(Rows from a spatial reasoning dataset)
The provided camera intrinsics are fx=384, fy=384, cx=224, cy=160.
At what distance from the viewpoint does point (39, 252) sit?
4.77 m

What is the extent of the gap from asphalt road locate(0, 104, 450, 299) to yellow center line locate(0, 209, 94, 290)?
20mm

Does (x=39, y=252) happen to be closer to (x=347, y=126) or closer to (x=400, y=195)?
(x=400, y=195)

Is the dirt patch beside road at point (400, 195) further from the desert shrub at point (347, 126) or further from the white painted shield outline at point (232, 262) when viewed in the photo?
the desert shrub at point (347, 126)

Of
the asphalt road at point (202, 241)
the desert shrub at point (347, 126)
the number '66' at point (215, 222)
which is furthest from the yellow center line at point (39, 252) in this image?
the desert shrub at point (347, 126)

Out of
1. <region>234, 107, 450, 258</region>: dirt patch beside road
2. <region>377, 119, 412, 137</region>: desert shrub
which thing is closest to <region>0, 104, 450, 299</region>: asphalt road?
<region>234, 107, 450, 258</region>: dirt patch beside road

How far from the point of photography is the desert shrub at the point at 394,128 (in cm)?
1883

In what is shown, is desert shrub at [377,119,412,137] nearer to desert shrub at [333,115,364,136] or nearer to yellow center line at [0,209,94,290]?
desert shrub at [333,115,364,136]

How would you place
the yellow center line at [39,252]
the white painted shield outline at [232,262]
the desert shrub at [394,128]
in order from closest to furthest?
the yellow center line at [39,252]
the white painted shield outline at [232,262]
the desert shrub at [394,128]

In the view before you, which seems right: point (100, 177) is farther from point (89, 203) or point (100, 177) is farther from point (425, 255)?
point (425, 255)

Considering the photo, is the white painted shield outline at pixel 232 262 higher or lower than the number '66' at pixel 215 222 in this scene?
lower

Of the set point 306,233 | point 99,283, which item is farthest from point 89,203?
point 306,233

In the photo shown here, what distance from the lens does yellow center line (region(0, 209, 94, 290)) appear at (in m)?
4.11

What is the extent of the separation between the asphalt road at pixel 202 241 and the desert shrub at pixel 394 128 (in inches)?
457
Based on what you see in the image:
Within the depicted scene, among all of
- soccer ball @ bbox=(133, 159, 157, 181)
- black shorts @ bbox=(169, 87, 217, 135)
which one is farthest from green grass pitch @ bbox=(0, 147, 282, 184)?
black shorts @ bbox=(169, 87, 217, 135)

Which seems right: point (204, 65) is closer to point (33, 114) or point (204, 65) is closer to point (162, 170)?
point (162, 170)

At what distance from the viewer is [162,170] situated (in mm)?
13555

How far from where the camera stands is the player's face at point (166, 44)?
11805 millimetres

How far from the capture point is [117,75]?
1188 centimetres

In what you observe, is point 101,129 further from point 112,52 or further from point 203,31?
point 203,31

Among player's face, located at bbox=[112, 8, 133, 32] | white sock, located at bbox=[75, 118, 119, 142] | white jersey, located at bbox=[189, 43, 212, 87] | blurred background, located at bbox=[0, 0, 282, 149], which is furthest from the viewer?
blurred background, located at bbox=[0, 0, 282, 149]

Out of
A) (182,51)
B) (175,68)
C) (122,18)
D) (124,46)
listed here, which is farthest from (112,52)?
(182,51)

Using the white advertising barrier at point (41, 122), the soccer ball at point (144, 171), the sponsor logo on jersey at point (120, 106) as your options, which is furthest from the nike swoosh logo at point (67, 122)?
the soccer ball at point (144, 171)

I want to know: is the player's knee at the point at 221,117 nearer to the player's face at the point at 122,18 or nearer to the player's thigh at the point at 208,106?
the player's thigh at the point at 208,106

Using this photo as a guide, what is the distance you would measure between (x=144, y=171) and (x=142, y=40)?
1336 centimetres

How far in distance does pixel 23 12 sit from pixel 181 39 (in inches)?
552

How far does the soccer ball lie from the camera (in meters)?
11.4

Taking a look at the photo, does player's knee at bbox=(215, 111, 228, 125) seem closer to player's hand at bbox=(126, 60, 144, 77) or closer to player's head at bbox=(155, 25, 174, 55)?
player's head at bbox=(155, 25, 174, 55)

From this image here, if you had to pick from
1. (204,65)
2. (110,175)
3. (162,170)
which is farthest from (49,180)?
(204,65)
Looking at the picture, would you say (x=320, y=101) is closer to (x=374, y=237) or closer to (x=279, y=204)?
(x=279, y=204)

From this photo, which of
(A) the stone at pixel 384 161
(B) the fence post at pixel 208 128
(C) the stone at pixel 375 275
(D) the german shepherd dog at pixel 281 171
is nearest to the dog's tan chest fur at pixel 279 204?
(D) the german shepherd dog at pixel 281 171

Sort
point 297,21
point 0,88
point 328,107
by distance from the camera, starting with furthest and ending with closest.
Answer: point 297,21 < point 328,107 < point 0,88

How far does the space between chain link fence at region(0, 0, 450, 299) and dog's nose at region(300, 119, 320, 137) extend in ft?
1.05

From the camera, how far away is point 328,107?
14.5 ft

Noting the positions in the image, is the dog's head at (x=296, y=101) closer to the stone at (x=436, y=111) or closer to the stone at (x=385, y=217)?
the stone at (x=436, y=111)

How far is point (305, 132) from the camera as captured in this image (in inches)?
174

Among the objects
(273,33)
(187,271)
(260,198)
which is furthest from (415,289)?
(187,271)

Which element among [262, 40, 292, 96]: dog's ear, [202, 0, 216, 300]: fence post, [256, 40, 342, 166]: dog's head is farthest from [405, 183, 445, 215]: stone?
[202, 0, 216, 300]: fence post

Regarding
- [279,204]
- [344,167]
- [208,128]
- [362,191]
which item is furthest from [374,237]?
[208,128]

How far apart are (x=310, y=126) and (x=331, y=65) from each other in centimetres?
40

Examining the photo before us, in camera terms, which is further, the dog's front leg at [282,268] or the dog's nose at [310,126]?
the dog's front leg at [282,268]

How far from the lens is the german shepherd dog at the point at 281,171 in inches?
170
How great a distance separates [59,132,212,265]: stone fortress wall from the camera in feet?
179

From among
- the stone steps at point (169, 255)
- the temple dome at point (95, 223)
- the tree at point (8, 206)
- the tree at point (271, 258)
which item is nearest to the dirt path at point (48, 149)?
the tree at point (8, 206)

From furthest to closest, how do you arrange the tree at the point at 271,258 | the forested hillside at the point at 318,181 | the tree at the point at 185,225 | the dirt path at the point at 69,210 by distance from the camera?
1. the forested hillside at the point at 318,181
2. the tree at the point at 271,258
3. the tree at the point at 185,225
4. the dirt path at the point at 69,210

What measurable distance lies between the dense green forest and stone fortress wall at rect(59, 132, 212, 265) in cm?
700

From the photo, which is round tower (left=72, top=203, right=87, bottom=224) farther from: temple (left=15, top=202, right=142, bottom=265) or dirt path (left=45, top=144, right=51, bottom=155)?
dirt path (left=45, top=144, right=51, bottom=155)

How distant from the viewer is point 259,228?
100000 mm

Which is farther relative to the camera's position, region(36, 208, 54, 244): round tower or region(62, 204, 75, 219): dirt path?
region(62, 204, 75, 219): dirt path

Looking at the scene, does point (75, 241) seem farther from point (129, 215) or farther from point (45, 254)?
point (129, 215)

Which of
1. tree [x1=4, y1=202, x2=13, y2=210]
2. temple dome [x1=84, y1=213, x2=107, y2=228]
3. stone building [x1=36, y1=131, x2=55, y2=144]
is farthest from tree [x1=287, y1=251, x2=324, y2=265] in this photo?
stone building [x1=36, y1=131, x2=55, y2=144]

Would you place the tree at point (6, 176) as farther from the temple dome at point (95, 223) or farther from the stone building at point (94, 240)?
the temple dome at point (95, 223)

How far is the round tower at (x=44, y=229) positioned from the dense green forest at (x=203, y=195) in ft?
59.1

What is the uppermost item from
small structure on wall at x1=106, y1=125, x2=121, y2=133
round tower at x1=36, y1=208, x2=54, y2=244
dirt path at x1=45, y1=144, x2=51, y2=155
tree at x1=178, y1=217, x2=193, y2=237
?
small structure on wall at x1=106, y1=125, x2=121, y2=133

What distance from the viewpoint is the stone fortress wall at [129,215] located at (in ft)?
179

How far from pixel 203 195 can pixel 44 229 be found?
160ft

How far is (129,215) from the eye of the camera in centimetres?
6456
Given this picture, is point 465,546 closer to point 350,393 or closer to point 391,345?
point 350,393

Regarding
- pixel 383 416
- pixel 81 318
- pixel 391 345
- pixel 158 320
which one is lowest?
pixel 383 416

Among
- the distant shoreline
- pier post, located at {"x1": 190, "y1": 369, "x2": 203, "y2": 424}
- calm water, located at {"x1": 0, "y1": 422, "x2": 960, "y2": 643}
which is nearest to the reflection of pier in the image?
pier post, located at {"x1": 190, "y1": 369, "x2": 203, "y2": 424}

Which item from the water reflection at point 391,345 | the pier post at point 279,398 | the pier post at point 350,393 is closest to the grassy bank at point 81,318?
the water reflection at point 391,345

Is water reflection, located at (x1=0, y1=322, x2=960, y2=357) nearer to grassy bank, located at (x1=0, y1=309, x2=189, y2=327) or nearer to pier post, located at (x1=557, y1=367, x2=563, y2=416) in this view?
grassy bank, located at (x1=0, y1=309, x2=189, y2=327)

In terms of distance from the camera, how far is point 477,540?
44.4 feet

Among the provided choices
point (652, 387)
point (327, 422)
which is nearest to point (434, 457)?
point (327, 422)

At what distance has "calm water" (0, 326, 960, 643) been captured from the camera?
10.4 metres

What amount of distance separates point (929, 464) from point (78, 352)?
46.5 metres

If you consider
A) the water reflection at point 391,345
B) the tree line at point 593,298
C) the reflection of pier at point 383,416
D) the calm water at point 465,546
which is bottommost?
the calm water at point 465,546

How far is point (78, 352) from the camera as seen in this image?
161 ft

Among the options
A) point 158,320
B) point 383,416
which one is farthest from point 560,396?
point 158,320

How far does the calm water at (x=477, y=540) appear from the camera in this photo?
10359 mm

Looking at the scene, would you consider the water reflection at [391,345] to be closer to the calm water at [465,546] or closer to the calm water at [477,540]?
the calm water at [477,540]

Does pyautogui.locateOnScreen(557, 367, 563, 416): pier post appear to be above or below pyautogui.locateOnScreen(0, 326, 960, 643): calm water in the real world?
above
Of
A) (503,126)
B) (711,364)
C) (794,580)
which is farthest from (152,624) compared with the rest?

What you should do = Output the stretch of the data above, from the line containing "Based on what" through the line containing "1188 centimetres", as a JSON list of strings with one string per line. Omit blank lines.

The response =
[
  "Based on what you see in the image:",
  "Within the depicted scene, among all of",
  "- soccer ball @ bbox=(133, 159, 157, 181)",
  "- black shorts @ bbox=(169, 87, 217, 135)",
  "which one is farthest from green grass pitch @ bbox=(0, 147, 282, 184)?",
  "black shorts @ bbox=(169, 87, 217, 135)",
  "Which seems right: point (204, 65) is closer to point (33, 114) or point (204, 65) is closer to point (162, 170)?",
  "point (162, 170)",
  "At what distance from the viewer is [162,170] situated (in mm)?",
  "13555",
  "How far from where the camera stands is the player's face at point (166, 44)?",
  "11805 millimetres",
  "How far from the capture point is [117,75]?",
  "1188 centimetres"
]